● **What you should do**
With pictures removed, the data below should be returned exactly.
Information given START
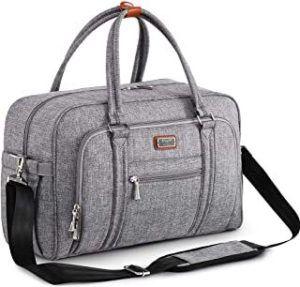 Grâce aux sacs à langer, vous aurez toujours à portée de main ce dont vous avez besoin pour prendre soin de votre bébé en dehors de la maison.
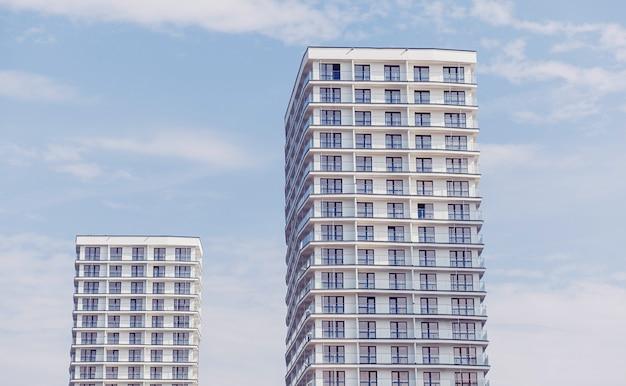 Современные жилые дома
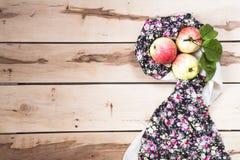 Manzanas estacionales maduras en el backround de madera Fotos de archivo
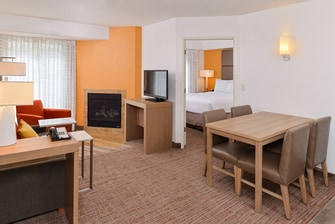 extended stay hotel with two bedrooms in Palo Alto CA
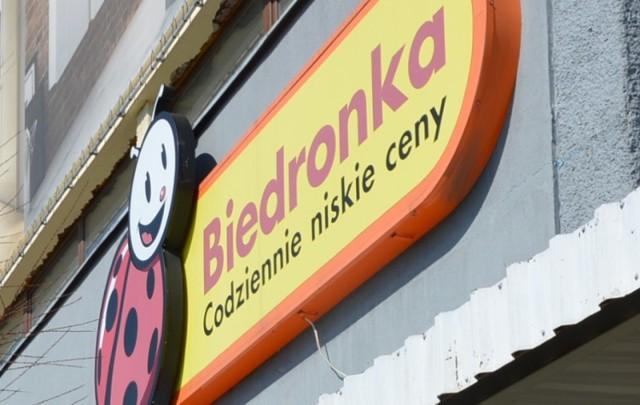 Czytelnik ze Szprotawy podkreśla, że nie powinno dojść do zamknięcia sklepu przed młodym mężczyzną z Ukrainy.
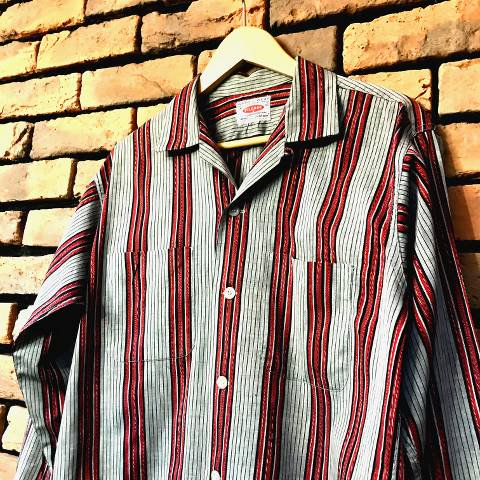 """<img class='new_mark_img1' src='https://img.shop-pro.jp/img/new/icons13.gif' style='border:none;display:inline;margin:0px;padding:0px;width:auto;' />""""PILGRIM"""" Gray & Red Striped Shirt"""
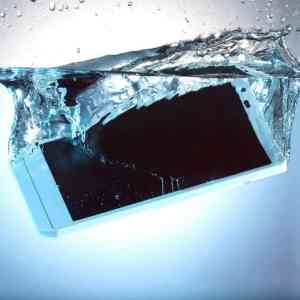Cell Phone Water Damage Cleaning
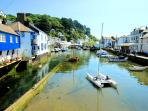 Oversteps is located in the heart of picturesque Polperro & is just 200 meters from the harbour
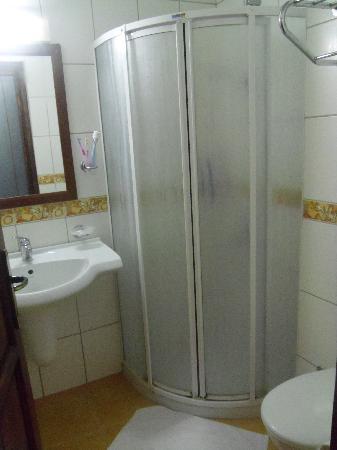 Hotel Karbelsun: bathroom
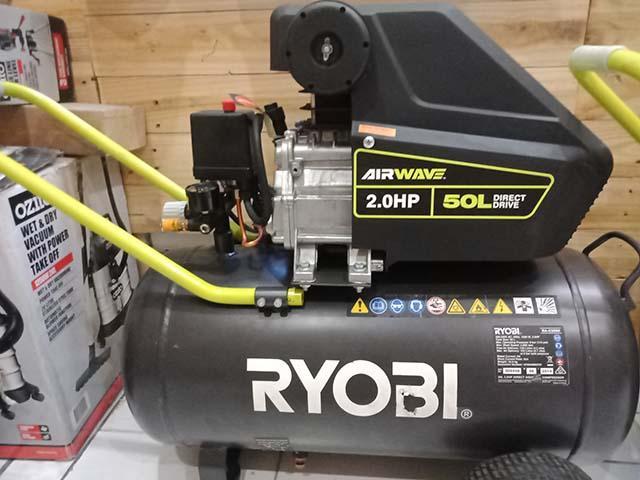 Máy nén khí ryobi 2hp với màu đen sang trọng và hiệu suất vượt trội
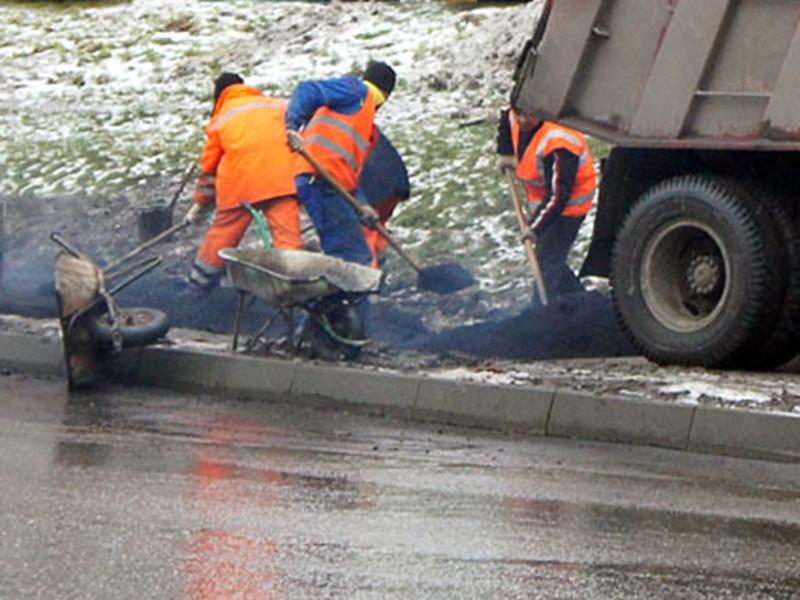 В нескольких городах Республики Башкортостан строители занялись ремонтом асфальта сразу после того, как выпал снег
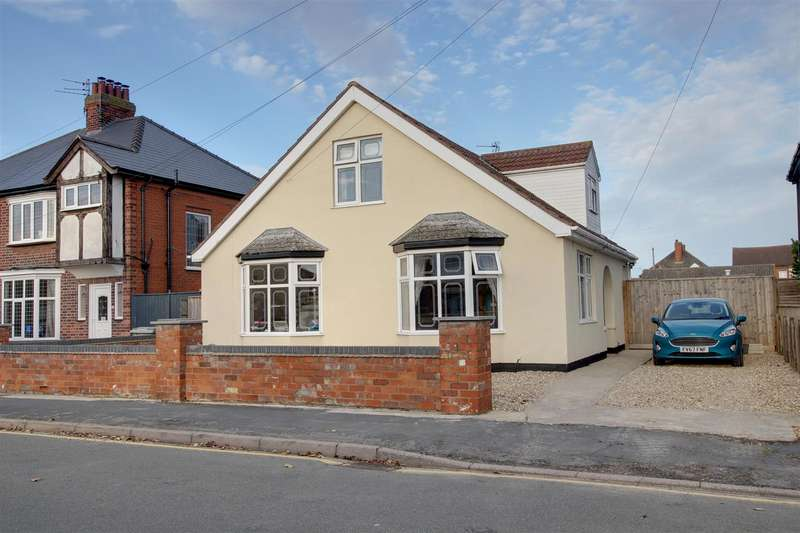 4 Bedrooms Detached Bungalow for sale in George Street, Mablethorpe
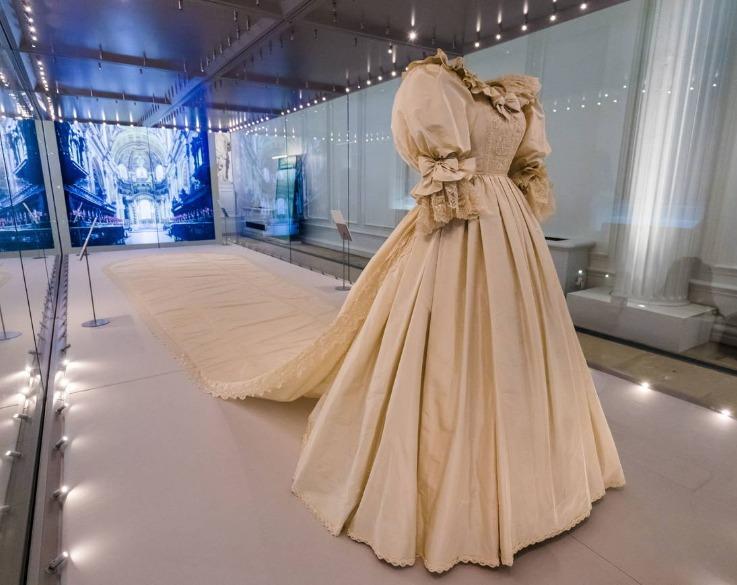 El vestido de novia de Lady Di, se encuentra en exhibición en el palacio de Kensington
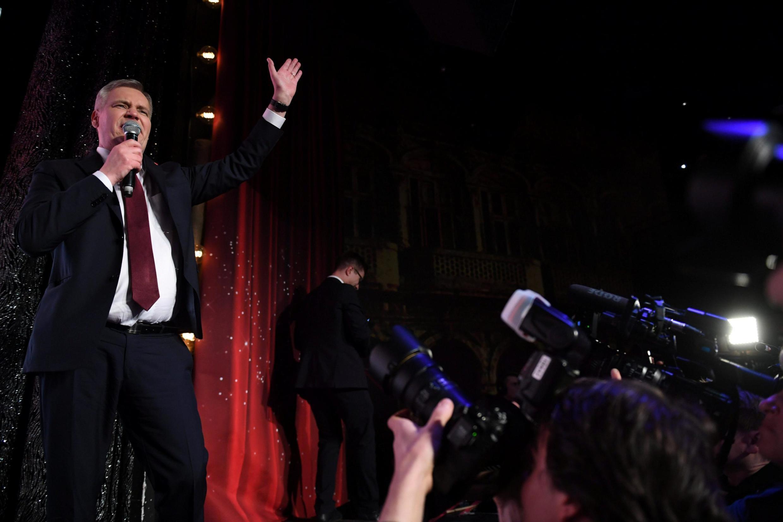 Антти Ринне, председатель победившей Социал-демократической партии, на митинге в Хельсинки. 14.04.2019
Information given END
● **Written answer**
 Grâce aux sacs à langer, vous aurez toujours à portée de main ce dont vous avez besoin pour prendre soin de votre bébé en dehors de la maison.
 Современные жилые дома
 Manzanas estacionales maduras en el backround de madera Fotos de archivo
 extended stay hotel with two bedrooms in Palo Alto CA
 Czytelnik ze Szprotawy podkreśla, że nie powinno dojść do zamknięcia sklepu przed młodym mężczyzną z Ukrainy.
 """<img class='new_mark_img1' src='https://img.shop-pro.jp/img/new/icons13.gif' style='border:none;display:inline;margin:0px;padding:0px;width:auto;' />""""PILGRIM"""" Gray & Red Striped Shirt"""
Cell Phone Water Damage Cleaning
 Oversteps is located in the heart of picturesque Polperro & is just 200 meters from the harbour
 Hotel Karbelsun: bathroom
 Máy nén khí ryobi 2hp với màu đen sang trọng và hiệu suất vượt trội
 В нескольких городах Республики Башкортостан строители занялись ремонтом асфальта сразу после того, как выпал снег
 4 Bedrooms Detached Bungalow for sale in George Street, Mablethorpe
 El vestido de novia de Lady Di, se encuentra en exhibición en el palacio de Kensington
 Антти Ринне, председатель победившей Социал-демократической партии, на митинге в Хельсинки. 14.04.2019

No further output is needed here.